TEXT SECTION Start Marker
HMS Queen Elizabeth to Begin Sea Trials After At-Sea Quarantine
(Source: UK Forces Net; posted May 15, 2020)
Final approach to the flight deck of the Royal Navy aircraft carrier HMS Queen Elisabeth viewed from the flight deck of a Commando Wildcat helicopter. Note the glass displays providing a clear and contrasted view. (RN photo)
The Royal Navy aircraft carrier HMS Queen Elizabeth is to begin sea trials following a period of quarantine at sea.
The 65,000-tonne warship left Portsmouth Naval Base at the end of April and spent time anchored off the UK coast.
The £3 billion vessel stopped in Stokes Bay, off Gosport, last week while it made final preparations and took on Flag Officer Sea Training (Fost) staff ahead of the deployment.
The ship set sail from the Solent on Friday morning.
The carrier's departure from her homeport was delayed while her 800-strong crew were tested for COVID-19.
Two members of the ship’s company tested positive and were removed before she set sail on 29 April.
It is understood that all personnel involved in flight tests with the F-35B Lightning jets on board the ship will be required to have completed a 14-day period of self-isolation.
A Royal Navy spokesman said: “She will undergo several weeks of training and assessment with the staff of Fost to ensure the UK can deliver on its commitment to have a Carrier Strike Group ready to deploy from the end of this year.”
Commando Wildcat Debuts on HMS Queen Elizabeth
(Source: Royal Navy; issued May 14, 2020)
The ‘flying eyes’ of the Royal Marines have touched down on Britain’s biggest warship – clearing them to join HMS Queen Elizabeth on front-line operations.
A nimble Commando Wildcat from 847 Naval Air Squadron landed repeatedly on the vast deck of the Portsmouth carrier in the Channel.
The multi-role helicopter with its three crew is typically found over land, performing tasks as varied as reconnaissance, close air support – directing air and artillery strikes on enemy forces – evacuating casualties, troop protection with its heavy machine-gun, and ferrying troops and equipment around.
But as the marines are the nation’s elite amphibious force, the Commando Helicopter Force Wildcats must be expected to operate seamlessly at sea (something the Army version of the Wildcat, also based at Yeovilton, cannot do).
TEXT SECTION End Marker
EXTRACTED RECORDS Start Marker
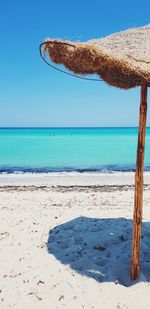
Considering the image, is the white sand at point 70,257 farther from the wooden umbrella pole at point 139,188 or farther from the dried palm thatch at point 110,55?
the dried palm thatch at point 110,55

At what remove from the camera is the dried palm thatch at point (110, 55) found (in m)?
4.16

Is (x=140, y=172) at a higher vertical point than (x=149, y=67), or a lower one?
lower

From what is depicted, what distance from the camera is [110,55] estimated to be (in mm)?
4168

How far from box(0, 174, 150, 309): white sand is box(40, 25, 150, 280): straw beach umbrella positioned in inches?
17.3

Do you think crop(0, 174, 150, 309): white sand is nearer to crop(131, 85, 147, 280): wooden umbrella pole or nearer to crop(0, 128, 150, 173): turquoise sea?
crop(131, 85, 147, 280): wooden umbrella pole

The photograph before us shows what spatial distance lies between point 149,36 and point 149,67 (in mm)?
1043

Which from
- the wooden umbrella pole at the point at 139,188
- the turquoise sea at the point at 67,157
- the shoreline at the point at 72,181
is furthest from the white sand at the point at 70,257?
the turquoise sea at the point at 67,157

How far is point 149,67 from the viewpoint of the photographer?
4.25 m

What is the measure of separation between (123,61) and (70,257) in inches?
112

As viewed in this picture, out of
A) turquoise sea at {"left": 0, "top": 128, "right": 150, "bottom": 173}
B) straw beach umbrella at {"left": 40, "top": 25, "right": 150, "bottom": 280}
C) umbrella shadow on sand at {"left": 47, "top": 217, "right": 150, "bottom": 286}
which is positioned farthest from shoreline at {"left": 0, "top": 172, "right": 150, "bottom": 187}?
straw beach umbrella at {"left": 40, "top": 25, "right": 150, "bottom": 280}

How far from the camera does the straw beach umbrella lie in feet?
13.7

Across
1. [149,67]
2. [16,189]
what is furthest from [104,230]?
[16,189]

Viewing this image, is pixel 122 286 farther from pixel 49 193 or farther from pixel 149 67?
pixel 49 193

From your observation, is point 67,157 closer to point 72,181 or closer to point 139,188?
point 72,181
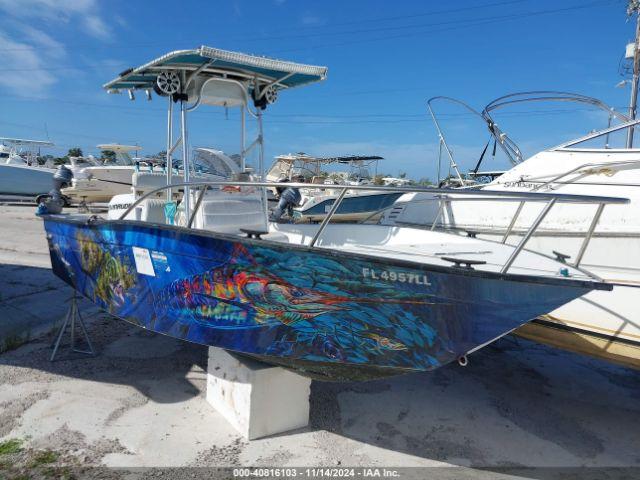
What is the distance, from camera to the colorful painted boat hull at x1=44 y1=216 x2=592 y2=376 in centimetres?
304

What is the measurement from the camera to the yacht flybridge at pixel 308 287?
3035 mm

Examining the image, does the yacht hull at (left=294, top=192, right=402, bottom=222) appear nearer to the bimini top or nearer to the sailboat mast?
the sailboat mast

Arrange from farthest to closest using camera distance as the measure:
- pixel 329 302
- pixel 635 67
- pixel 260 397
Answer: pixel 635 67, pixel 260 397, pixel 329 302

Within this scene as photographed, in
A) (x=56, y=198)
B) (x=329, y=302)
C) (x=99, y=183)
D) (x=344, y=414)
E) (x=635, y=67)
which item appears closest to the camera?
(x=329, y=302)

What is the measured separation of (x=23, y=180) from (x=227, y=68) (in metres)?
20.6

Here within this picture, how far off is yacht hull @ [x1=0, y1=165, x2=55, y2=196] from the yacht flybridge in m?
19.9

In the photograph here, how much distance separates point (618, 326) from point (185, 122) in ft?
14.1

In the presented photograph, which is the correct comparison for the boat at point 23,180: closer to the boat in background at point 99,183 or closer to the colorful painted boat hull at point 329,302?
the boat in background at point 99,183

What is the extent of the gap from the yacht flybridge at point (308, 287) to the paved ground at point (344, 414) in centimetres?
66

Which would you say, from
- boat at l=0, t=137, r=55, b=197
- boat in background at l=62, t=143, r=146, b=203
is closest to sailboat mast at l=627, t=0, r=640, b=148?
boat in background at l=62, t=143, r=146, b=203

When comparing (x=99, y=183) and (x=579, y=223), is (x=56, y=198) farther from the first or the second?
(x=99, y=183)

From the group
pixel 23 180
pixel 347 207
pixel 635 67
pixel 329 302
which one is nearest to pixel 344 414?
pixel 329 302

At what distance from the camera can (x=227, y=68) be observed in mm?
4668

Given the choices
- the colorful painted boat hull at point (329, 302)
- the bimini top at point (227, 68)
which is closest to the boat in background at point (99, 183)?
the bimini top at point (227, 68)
EXTRACTED RECORDS End Marker
(WORK INSTRUCTIONS)
1. Answer these questions from the HMS Queen Elizabeth news text.
(a) How many members of the ship's company tested positive for COVID-19 before the carrier set sail?
(b) Which squadron did the Commando Wildcat that landed on the carrier come from?
(c) How many crew does the multi-role helicopter carry?
2. Write a continuation of the HMS Queen Elizabeth news text, starting after its final sentence.
The items have no connection to the HMS Queen Elizabeth news text.

(ANSWERS TO THE EXERCISES)
1.
(a) Two.
(b) 847 Naval Air Squadron.
(c) Three.

2.
Queen Elizabeth sailed from Portsmouth last week to begin the latest stage of her training in preparation for her maiden deployment leading a carrier task group next year. (The ship sailed from Portsmouth Naval Base on April 29, but stayed in Stokes Bay as two of her crew were tested positive for Covid-19—Ed.)
Pilots and a crewman from the Yeovilton-based squadron joined the carrier to ensure they remained qualified for operating at sea – requiring 24 safe landings by day and night (the latter with the aid of night vision goggles – and to ensure they’re ready for immediate operations if called upon.
They’d already performed a number of training ‘sorties’ in at the state-of-the-art simulators at their home base before heading out over the Channel to join the future flagship.
While landing a Wildcat safely on HMS Queen Elizabeth with a flight deck the size of three football pitches is considerably easier than on a much-smaller frigate or destroyer, there are other considerations to bear in mind for the crew.
“The massive flight deck of the Queen Elizabeth gives us lots of space to manoeuvre the aircraft,” explained Petty Officer Aircrewman Arron Tobin. “But it can also get very busy with lots of activity and so proves excellent training.
“We have made considerable gains in our knowledge and experience of operating at sea and it has been great to see everyone, engineers and aircrew alike, working together to achieve the qualification.”
Qualified Helicopter Instructor Lieutenant Commander David Westley added: “It was hugely rewarding to be part of the first Commando Wildcat crew to conduct night vision deck landings on the Queen Elizabeth class.”
The squadron continues to train from its home in the South West to maintain its ability to deploy anywhere in the world at short notice.